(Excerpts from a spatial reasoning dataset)
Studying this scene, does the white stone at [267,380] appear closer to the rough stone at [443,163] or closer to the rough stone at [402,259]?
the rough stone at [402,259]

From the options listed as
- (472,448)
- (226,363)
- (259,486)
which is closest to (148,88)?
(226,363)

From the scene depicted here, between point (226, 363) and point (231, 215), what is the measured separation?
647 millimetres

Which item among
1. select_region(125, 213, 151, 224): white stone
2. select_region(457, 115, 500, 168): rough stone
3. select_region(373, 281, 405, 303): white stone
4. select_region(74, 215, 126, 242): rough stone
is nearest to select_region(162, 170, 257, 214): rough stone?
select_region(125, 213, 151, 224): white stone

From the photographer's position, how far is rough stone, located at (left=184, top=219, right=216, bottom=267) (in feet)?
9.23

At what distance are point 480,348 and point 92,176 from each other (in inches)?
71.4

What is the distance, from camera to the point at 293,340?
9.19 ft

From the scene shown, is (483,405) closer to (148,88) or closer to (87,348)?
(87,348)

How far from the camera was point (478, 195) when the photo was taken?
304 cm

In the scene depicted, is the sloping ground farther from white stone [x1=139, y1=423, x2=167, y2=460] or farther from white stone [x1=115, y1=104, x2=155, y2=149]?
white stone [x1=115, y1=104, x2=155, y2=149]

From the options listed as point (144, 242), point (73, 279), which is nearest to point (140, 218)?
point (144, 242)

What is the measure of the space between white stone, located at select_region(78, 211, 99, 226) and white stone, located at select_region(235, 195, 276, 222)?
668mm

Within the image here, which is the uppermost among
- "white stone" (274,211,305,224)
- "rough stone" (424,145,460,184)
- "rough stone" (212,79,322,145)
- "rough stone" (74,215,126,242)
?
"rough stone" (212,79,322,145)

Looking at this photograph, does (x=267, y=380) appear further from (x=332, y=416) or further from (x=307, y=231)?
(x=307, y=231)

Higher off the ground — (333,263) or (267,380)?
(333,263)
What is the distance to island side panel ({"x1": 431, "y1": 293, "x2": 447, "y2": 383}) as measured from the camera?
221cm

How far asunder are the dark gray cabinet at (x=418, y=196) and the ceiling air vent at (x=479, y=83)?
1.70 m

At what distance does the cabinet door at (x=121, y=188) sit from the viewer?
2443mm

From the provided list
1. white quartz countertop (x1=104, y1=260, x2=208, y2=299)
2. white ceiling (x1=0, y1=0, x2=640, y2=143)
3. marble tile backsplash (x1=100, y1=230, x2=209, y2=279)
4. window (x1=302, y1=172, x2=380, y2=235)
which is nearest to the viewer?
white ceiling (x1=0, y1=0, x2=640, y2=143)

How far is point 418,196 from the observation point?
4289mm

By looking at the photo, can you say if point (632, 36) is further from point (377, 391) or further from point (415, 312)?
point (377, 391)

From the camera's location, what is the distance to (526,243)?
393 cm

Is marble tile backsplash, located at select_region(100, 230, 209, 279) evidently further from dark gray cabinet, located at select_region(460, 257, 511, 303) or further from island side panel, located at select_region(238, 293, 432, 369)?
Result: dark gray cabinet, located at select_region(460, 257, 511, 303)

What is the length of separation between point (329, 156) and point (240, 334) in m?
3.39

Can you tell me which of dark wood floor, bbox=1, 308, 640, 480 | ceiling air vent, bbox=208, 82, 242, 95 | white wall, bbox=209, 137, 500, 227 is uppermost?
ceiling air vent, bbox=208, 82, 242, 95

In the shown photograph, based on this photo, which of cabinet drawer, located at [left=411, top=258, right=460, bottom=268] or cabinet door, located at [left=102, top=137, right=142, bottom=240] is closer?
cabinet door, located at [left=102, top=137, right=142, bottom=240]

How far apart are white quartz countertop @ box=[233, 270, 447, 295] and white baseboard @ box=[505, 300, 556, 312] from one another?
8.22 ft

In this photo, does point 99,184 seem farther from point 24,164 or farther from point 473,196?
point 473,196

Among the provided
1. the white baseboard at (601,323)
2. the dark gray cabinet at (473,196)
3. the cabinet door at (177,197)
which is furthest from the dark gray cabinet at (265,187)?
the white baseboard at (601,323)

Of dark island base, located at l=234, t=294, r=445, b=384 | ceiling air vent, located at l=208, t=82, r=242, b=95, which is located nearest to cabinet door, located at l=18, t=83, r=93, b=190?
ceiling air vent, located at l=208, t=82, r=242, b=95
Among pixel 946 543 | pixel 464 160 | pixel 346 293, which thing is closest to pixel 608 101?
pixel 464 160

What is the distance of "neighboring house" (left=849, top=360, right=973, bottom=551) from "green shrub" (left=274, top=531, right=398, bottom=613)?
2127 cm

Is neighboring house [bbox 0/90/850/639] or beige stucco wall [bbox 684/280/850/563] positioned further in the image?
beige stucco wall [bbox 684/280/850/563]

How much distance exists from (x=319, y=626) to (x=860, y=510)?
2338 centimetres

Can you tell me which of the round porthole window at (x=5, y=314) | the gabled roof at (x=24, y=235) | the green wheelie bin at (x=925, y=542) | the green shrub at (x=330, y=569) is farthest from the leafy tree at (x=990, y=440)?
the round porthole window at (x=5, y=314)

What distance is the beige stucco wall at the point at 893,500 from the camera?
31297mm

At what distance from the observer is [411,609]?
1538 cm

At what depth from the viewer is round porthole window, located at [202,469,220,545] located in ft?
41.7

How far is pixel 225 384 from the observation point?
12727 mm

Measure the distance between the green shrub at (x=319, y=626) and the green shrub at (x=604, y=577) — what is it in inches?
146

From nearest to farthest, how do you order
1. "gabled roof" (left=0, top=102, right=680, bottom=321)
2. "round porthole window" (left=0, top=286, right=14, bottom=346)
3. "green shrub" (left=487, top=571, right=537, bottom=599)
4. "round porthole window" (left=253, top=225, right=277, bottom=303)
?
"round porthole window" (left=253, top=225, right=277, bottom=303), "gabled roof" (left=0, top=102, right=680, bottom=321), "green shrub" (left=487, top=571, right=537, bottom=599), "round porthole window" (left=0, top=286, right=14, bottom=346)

* **What to produce**
Copy out the records word for word, from the very first line through the line containing "647 millimetres", including that line.

* **Full output**
Studying this scene, does the white stone at [267,380] appear closer to the rough stone at [443,163] or closer to the rough stone at [402,259]?
the rough stone at [402,259]

From the options listed as
- (472,448)
- (226,363)
- (259,486)
which is closest to (148,88)?
(226,363)

From the scene depicted here, between point (226, 363) and point (231, 215), what is the measured separation?
647 millimetres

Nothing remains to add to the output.